Outside the Good Hope Chamber, Mngxitama reiterated his protest to Carrim that he had called Fubbs’s intervention and not her person fascist.

“Obviously I was taken out of context. I had told her it was fascist of her, not that she was fascist, and she was cool with that and we moved on. But now he’s being fascist to behave like that.”

Earlier, Carrim and Mngxitama had sparred verbally over Black First Land First’s contention that the economy was controlled by white monopoly capital because it still controlled the means of production two decades after the fall of apartheid.

Mngxitama insisted that 90 percent of the companies listed on the Johannesburg Stock Exchange should be in black hands, touching on a highly politicised subject that sees actual figures consistently disputed in public debate.

President Jacob Zuma claims only three percent of the shares on the JSE is black-owned while the exchange itself puts black ownership of its top 100 listed companies at 23 percent.

In a presentation to the hearings on Wednesday, JSE CEO Nicky Newton-King spoke of the difficulty of determining black share-holding when national legislation did not require companies to declare the race of members, and urged politicians to encourage growth through policy certainty.

Carrim twice asked Mngxitama whether a particular form of economic dominance would be more acceptable if it were predominantly black.

“Is the challenge not the notion of monopoly itself?” he asked. “Should you not desloganise and give us something a little more concrete?”

Mngxitama dismissed his remark as disingenuous.

“You are trying to delegitimise the struggle against white monopoly capital,” the former Economic Freedom Fighters MP charged.

Carrim also objected to Mngxitama saying that former finance minister Pravin Gordhan, who was fired at the end of March, had blocked economic transformation.

“I find it crass and not relevant to the issue,” Carrim said.

Mngxitama defended Zuma as having the only viable idea on transforming the economy by calling for the “expropriation of white monopoly”, and said slurs against the President or the Guptas were a case of cheap moralising.

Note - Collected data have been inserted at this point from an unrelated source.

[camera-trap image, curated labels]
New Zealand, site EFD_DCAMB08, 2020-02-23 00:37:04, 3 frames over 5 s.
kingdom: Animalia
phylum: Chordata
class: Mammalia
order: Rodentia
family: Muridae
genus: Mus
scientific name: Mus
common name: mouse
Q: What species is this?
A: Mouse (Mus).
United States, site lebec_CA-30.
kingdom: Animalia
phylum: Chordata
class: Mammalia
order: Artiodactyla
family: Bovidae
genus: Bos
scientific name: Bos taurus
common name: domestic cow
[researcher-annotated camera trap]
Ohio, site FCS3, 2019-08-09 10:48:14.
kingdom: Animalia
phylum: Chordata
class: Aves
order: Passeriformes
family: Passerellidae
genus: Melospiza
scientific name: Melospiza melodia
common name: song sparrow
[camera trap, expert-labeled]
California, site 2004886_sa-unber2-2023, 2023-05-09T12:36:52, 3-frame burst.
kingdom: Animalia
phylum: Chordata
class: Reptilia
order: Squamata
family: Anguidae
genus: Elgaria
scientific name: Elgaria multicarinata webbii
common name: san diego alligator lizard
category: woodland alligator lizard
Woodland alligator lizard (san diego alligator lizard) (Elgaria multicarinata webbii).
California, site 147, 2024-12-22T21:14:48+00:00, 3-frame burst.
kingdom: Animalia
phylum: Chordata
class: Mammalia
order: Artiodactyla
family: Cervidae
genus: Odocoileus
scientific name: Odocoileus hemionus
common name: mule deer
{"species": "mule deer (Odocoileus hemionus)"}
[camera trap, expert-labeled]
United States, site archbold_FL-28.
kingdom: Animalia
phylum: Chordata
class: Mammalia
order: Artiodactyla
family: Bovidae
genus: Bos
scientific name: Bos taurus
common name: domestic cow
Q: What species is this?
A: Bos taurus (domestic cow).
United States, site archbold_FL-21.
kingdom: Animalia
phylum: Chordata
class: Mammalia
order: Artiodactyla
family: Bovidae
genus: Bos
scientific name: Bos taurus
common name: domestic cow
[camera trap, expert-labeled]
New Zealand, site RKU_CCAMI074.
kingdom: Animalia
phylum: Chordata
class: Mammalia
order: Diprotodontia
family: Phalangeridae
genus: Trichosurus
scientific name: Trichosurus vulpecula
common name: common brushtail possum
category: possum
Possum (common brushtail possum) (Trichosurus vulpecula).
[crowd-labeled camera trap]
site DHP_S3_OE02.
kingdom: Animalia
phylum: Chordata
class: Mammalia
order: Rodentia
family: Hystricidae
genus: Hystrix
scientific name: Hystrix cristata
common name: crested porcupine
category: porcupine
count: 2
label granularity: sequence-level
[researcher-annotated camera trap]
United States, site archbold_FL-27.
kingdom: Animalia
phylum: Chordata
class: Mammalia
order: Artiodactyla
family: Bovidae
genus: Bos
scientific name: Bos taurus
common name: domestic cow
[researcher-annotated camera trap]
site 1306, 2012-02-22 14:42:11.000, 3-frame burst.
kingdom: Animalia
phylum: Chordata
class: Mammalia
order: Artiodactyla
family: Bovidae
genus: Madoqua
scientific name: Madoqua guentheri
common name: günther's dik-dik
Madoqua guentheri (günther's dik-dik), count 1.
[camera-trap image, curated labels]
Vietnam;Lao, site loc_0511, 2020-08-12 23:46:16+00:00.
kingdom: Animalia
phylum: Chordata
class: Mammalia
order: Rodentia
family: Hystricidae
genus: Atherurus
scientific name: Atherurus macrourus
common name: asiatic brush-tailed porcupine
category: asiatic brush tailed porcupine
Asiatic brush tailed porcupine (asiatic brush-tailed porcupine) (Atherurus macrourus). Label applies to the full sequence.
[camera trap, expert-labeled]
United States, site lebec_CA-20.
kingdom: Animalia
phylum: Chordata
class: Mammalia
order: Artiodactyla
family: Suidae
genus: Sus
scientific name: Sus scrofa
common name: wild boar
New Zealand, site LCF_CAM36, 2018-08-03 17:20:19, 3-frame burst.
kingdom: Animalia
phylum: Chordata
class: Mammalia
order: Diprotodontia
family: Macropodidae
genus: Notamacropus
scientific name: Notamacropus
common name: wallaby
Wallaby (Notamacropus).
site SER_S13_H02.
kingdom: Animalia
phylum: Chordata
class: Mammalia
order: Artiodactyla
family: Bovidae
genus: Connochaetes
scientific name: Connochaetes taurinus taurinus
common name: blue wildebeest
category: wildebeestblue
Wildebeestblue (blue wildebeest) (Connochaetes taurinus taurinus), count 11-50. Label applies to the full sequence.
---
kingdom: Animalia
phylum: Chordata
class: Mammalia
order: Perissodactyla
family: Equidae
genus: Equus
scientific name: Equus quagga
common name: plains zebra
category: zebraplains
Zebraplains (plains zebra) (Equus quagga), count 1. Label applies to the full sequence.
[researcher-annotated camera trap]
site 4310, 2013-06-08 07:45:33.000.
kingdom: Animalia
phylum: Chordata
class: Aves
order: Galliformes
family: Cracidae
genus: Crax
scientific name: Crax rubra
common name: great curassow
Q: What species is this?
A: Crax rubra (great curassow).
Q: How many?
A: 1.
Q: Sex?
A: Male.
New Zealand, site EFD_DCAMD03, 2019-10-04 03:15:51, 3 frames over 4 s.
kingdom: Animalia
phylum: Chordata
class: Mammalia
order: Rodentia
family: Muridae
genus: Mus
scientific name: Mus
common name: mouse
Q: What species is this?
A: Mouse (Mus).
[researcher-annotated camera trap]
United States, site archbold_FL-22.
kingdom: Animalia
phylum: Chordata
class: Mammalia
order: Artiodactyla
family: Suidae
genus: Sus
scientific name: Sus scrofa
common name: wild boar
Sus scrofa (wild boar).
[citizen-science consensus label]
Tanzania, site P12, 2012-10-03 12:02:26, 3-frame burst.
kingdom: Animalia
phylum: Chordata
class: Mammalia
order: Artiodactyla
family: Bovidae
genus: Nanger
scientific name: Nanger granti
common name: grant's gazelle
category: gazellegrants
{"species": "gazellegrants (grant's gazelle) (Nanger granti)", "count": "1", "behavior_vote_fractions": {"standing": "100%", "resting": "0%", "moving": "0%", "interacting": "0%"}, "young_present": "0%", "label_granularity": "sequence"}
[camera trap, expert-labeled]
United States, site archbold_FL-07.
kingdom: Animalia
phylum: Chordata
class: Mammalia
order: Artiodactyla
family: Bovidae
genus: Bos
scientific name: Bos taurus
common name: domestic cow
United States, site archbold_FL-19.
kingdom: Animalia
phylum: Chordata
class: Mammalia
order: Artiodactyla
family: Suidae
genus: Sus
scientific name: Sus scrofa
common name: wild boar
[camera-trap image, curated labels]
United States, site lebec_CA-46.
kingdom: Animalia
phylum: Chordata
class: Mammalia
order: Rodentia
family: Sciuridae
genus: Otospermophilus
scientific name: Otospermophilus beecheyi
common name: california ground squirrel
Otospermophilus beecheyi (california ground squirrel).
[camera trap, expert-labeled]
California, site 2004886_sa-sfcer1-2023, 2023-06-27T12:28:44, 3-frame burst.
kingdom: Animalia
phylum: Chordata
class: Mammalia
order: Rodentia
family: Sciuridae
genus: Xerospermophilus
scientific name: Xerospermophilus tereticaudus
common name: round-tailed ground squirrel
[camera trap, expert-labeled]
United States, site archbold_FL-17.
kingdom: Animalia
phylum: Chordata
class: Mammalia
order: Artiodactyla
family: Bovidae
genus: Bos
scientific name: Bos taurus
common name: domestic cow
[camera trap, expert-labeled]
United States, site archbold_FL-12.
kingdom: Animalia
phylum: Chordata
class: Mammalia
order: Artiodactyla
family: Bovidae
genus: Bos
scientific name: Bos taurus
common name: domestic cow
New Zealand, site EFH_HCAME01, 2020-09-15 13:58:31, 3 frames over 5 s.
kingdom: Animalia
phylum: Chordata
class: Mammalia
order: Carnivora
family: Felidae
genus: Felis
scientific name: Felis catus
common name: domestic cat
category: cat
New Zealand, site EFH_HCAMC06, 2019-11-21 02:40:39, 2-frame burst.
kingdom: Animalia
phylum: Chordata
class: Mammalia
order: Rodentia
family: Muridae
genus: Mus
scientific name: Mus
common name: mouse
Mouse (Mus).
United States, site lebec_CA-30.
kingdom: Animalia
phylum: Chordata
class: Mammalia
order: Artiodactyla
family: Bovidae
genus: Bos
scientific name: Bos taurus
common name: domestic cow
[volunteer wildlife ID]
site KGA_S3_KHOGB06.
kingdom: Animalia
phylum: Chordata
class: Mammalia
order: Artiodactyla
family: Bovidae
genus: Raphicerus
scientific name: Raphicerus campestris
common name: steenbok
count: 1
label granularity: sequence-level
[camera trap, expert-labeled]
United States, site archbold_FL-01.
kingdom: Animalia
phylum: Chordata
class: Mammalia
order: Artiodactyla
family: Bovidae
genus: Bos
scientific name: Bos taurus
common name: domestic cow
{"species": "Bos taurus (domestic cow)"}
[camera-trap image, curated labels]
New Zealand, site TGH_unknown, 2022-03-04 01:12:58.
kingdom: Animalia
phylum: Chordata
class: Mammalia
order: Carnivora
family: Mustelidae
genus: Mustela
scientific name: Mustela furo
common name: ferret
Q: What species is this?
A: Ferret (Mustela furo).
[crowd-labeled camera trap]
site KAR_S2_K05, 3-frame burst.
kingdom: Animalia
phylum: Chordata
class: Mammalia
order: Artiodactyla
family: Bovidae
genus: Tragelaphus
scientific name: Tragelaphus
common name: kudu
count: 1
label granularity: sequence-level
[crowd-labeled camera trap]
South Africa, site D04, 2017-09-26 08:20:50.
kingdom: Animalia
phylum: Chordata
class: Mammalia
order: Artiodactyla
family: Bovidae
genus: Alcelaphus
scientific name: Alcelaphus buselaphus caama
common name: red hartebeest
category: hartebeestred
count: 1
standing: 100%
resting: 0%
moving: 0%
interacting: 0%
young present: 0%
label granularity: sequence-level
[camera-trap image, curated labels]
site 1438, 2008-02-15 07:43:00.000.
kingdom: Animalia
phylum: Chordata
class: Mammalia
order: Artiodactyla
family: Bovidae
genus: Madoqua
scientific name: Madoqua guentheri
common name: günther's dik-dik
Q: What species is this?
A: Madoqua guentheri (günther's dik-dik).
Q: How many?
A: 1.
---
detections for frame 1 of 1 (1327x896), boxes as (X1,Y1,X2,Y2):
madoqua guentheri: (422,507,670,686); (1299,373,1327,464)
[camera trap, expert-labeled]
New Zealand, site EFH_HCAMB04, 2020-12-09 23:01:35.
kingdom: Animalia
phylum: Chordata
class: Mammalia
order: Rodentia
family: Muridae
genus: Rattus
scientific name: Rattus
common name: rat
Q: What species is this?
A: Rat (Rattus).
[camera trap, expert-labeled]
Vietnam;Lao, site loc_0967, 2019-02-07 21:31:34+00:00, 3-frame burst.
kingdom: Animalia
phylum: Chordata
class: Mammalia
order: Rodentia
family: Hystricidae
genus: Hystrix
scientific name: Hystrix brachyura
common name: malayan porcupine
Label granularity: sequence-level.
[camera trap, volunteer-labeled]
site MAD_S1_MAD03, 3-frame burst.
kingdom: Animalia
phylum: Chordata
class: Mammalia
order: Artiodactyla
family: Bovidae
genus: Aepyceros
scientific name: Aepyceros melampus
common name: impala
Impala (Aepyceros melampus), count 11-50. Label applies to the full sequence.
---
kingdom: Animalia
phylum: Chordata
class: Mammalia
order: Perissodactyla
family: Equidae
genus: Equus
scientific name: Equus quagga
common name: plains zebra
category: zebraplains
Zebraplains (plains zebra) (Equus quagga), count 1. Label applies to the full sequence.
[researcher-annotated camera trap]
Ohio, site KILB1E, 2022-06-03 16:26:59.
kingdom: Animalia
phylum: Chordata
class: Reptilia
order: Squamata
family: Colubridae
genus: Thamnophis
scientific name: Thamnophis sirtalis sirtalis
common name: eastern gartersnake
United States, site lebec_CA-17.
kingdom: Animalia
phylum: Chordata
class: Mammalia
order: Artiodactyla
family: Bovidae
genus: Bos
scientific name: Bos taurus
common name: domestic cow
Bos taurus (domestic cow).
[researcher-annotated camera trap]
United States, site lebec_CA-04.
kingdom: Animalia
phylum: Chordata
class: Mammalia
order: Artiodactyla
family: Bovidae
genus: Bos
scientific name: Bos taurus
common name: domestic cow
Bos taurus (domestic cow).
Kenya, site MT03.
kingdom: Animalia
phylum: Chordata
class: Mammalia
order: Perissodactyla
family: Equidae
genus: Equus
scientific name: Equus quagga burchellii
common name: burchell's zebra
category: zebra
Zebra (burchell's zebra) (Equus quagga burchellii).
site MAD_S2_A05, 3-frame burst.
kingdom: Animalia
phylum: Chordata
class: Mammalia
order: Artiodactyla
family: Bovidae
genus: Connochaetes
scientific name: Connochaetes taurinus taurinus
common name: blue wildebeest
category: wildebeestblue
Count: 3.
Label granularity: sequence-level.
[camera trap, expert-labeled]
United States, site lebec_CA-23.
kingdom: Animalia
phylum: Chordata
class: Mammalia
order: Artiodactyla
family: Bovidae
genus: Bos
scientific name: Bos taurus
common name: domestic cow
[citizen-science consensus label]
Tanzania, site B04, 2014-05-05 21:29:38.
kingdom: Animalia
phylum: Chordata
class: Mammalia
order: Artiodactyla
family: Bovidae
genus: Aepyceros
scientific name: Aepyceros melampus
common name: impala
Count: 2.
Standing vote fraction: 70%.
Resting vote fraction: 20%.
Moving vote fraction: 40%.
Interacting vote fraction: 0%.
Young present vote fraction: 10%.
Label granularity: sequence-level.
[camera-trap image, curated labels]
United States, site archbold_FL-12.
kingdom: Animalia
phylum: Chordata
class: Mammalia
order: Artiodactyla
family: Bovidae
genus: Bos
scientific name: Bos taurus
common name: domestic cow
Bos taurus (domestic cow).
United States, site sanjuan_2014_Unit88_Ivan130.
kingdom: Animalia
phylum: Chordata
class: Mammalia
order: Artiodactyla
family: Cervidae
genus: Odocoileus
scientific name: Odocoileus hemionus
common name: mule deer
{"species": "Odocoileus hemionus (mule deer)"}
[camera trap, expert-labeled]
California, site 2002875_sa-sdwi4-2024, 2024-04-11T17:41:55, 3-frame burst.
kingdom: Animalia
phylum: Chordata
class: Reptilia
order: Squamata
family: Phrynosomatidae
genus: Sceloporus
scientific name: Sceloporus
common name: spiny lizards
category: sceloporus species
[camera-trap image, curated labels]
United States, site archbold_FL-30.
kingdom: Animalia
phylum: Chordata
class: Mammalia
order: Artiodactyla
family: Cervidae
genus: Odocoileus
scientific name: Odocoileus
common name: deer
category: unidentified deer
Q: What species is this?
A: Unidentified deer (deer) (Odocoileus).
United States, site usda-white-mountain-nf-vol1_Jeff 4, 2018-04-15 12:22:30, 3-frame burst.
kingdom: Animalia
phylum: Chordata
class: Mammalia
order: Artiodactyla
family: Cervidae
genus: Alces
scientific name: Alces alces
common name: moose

He called for a commission of inquiry into banks, which he termed “criminal agents”, and said an investigation should be held to put paid to suggestions that the Guptas operated outside the law.

Mngxitama also came to the defence of Finance Minister Malusi Gigaba’s controversial special adviser, Chris Malikane, saying he was vilified purely for opposing the dominance of white monopoly capital.

“Let us support President Zuma … President Zuma is making the kind of move we need to push this society forward.”

The Black First Land First leader drew sniggers from ANC MPs, with one muttering “you are paid by the Guptas” as he walked past Mngxitama. The Democratic Alliance’s finance spokesman David Maynier echoed the sentiment.

“The Guptas’s foot soldiers, the BLBF movement, came here with ANN7 in tow, to provoke with their so-called Malikane proposals. And they got exactly what they wanted. All it will really achieve is five minutes of fame on ANN7,” he said.